By: Roxshanna du Toit
Recent developments in the governance of tax practitioners under the new Sars Interpretation Note 132 (IN132) have sparked significant discussion within the profession.
Published on July 29, 2024, IN132 addresses the regulation, registration, and deregistration of tax practitioners with specific reference to deregistration and non-eligibility under the Tax Administration Act No. 28 of 2011 in the event of non-compliance, aimed at enhancing oversight and the compliance of tax practitioners.
As the South African Revenue Service (Sars) intensifies its regulatory efforts, the impact on tax practitioners and their ability to operate effectively is coming into sharper focus.
IN132 outlines specific conditions under which individuals may be barred from registering as tax practitioners or may face deregistration due to their own tax non-compliance well as the period of non-qualification for registration. Key elements of IN132 include:
· Registration Requirements: Tax practitioners must be registered with both a recognised controlling body and Sars. Failure to meet these requirements constitutes a criminal offense, potentially leading to fines or imprisonment.
· Deregistration: Sars can deregister tax practitioners who have been non-compliant for an aggregate of at least six months within the past twelve months and who fail to rectify their non-compliance within a specified notice period. It is important that both conditions must be satisfied. This highlights the critical importance of demonstrating compliance or remedying non-compliance within the notice period, in the instance of such a notice by Sars.
· Compliance and Response: Tax practitioner compliance is measured on a rolling twelve-month basis. Practitioners should respond promptly to such Sars notices to address non-compliance issues and avoid deregistration.

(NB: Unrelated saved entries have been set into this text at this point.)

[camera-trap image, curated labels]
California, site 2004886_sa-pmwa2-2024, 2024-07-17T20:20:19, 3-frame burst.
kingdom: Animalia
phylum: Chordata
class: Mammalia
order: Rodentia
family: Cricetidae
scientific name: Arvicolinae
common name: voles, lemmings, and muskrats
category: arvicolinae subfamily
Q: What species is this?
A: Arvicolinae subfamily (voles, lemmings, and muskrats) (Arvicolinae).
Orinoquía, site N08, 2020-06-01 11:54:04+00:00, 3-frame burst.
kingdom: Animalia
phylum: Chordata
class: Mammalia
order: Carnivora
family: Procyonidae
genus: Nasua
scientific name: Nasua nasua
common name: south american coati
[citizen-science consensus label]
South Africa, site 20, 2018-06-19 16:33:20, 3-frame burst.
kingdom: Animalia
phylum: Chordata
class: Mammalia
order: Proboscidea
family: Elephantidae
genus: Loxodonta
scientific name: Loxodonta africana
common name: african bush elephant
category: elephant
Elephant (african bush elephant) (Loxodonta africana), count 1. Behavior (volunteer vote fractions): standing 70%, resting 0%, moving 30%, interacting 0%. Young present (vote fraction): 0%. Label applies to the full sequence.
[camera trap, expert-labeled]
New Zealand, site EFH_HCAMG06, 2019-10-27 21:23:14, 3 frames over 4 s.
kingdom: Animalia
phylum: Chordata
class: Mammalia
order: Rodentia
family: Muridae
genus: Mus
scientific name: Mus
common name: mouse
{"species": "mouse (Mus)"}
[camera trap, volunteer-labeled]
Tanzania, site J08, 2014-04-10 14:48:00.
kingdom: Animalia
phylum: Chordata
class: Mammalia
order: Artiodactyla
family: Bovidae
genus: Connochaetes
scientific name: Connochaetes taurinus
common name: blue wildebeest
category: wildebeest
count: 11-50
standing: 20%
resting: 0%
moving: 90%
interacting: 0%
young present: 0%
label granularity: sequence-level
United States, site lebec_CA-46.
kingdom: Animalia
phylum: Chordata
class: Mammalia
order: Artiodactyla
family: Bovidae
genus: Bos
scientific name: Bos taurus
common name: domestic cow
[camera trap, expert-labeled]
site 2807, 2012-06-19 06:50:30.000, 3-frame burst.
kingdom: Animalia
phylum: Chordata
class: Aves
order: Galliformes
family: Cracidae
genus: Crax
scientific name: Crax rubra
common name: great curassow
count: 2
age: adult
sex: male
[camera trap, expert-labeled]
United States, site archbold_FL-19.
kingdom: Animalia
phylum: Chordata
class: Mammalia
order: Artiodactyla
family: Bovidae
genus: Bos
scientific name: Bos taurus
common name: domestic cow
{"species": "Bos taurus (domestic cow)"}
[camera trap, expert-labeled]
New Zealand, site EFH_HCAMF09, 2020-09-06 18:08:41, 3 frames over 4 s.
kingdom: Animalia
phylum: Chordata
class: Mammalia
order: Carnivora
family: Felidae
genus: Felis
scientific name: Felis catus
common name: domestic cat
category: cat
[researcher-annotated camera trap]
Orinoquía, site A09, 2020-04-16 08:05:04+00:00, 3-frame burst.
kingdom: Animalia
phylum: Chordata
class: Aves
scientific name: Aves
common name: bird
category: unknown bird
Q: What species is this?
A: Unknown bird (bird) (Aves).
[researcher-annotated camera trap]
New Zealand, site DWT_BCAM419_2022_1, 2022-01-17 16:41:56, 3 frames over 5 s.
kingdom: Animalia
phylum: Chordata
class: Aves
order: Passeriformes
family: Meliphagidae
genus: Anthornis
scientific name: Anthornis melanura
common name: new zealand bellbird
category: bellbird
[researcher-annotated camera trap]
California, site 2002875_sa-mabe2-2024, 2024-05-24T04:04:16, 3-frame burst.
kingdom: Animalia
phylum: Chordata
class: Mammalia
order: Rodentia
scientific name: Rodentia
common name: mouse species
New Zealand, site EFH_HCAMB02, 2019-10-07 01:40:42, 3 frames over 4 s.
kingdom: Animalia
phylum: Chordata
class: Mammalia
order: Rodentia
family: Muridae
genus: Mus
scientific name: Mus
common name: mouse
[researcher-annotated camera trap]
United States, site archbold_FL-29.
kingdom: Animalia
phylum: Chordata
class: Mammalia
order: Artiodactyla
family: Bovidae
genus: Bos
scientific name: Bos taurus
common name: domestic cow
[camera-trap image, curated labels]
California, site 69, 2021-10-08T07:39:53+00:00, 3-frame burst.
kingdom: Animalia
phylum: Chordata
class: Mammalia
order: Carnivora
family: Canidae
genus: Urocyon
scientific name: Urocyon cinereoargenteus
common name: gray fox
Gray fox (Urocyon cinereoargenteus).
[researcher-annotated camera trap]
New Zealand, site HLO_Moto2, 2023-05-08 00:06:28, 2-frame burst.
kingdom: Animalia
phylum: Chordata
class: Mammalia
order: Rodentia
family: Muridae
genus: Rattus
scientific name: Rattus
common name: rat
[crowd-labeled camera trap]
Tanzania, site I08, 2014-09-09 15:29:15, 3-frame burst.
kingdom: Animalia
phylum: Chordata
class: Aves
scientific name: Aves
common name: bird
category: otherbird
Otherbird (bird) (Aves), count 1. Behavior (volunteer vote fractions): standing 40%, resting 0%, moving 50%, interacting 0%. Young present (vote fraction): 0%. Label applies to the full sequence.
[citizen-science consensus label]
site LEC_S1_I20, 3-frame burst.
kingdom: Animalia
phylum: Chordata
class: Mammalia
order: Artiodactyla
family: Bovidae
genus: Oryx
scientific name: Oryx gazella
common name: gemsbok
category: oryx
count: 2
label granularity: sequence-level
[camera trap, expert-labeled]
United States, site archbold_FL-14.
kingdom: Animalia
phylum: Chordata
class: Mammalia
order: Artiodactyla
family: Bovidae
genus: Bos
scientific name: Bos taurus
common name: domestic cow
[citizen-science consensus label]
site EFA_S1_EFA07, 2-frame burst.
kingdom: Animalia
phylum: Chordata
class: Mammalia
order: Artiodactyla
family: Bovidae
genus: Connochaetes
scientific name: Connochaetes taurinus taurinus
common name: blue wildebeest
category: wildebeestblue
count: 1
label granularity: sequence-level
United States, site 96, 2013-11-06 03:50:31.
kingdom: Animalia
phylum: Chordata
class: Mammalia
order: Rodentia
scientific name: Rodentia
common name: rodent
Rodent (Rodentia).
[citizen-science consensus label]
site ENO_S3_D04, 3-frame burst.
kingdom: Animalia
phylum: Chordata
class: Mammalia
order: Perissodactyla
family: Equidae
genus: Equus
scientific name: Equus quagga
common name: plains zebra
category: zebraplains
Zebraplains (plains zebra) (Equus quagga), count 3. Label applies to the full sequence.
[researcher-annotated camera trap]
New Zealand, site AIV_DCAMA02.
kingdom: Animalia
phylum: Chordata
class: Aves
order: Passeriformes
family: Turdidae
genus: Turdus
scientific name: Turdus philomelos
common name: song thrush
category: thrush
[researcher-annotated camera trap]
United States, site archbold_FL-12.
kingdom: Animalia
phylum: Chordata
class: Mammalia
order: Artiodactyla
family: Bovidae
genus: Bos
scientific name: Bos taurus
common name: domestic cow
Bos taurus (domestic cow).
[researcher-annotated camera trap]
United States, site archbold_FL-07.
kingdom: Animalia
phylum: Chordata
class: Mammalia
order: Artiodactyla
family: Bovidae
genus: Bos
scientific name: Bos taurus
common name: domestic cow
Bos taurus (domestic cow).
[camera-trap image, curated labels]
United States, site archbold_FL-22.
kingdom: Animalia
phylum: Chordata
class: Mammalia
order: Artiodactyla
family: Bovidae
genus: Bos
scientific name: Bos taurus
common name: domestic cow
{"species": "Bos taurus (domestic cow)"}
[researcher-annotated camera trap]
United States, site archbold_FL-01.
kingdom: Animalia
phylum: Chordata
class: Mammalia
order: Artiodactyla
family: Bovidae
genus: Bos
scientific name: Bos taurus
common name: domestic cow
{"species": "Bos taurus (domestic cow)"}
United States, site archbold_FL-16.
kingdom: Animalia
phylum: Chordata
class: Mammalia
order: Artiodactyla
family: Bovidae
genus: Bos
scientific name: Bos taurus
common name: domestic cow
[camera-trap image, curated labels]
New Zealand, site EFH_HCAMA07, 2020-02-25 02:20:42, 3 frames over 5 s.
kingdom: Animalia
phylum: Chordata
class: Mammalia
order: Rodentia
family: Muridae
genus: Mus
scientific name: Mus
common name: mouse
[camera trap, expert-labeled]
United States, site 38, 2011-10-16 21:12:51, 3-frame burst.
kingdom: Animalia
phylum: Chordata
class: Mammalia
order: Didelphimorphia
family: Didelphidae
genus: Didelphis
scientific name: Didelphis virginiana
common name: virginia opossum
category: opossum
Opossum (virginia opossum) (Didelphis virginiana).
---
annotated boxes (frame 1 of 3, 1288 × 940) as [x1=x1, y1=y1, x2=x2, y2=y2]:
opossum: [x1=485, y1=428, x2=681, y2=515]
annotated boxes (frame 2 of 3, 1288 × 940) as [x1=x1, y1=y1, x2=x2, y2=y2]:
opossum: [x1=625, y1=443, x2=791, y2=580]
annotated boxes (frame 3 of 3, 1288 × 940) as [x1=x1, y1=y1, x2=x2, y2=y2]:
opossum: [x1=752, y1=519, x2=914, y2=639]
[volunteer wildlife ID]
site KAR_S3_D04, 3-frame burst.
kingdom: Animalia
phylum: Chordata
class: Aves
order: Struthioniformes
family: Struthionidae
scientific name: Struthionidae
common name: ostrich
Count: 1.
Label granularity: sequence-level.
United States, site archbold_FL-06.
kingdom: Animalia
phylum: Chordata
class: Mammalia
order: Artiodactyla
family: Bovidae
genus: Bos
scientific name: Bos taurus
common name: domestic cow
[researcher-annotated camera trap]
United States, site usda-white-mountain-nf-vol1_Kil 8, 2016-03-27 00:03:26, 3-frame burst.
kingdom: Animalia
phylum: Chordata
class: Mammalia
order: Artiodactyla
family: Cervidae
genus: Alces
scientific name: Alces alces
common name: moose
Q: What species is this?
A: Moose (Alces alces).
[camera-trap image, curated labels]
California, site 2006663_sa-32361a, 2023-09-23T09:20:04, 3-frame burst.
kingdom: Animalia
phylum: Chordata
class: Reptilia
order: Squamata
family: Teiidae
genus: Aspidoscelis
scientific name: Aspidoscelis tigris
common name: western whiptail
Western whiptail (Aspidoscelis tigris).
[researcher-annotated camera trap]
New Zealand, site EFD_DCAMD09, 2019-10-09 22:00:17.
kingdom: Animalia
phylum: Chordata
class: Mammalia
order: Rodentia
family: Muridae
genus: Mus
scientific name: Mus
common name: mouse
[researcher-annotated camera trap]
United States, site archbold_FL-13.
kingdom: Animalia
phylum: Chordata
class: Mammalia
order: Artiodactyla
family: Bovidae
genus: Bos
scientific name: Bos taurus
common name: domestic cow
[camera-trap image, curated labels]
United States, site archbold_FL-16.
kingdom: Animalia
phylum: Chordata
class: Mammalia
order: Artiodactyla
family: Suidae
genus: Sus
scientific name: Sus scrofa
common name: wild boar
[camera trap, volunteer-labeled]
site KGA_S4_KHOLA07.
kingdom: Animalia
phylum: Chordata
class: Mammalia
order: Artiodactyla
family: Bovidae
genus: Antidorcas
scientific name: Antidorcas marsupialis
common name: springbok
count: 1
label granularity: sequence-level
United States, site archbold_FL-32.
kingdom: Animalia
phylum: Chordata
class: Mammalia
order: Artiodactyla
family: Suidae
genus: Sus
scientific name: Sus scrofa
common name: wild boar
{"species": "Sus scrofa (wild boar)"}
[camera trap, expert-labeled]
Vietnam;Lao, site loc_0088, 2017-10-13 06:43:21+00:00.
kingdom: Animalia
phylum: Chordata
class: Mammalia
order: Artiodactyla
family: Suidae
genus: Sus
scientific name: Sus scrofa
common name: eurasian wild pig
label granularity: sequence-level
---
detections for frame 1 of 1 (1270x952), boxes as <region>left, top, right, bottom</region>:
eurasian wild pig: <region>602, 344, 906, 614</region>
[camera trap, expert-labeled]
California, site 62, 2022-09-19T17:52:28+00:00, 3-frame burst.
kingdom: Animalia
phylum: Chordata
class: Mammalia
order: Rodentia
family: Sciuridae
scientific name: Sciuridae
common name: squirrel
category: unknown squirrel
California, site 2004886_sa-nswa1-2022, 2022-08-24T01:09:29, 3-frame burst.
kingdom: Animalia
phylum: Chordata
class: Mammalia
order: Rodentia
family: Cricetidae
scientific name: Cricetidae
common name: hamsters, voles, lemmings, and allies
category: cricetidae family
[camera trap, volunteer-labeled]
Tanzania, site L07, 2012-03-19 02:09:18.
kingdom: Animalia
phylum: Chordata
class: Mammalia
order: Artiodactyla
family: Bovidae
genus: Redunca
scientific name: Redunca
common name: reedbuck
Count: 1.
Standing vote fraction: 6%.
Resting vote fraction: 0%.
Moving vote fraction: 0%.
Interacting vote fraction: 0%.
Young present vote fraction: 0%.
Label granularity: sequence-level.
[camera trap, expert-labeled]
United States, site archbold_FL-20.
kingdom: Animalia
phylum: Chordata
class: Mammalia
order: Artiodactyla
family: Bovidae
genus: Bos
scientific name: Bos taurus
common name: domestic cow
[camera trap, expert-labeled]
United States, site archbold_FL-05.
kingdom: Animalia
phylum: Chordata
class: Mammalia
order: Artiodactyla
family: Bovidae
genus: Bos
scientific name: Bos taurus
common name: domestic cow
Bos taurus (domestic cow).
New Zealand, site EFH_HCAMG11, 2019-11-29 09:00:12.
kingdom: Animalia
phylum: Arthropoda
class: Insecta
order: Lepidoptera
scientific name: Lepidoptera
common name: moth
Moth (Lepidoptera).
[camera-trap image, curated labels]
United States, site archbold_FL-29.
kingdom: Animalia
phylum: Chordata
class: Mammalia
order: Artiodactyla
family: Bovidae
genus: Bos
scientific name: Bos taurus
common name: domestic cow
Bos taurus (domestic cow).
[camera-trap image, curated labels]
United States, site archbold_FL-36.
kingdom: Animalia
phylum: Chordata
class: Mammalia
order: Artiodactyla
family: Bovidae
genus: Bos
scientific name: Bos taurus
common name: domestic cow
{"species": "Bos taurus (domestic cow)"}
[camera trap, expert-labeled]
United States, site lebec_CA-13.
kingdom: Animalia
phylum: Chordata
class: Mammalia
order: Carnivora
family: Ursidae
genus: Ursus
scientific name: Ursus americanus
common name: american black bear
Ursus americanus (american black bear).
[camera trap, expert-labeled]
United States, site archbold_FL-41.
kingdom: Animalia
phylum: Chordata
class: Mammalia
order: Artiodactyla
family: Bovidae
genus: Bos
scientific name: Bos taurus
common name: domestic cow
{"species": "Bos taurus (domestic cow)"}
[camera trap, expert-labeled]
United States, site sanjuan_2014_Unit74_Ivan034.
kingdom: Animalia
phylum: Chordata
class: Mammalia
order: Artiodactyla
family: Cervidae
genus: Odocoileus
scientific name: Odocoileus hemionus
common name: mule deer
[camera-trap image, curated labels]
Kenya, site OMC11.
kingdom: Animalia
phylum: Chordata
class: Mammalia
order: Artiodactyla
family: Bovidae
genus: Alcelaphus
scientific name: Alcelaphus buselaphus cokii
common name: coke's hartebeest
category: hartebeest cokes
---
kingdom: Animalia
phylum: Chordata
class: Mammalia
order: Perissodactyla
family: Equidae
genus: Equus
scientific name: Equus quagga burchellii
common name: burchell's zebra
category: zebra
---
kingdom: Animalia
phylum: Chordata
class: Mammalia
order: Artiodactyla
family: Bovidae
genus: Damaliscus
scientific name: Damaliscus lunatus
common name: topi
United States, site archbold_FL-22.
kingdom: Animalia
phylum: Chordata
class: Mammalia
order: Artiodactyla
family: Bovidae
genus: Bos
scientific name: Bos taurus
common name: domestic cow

Concerns from the field and looking ahead
The guidance provided under IN132 was a major topic of discussion at recent events hosted by CPD Consortium. Tax practitioners voiced their concerns about the impact of the implementation of these guidelines, especially in the instance of inadvertent non-compliance.
Tax Practitioners have a crucial role in achieving improved compliance and efficient tax administration. As Sars intensifies its drive for taxpayer compliance, finding the balance between oversight and support for tax practitioners remains of key importance.
In turn, tax practitioners should not only maintain their own compliance but also stay at the forefront of their field to ensure their clients' compliance. This involves keeping up to date with tax legislation, case law, policies, Sars operations, eFiling updates, and ethical standards. Professional development providers play a critical role in equipping practitioners with the essential resources and guidance needed to navigate these complexities effectively.
* Du Toit is an independent trust & fiduciary services expert & CPD Consortium Project Co-Ordinator.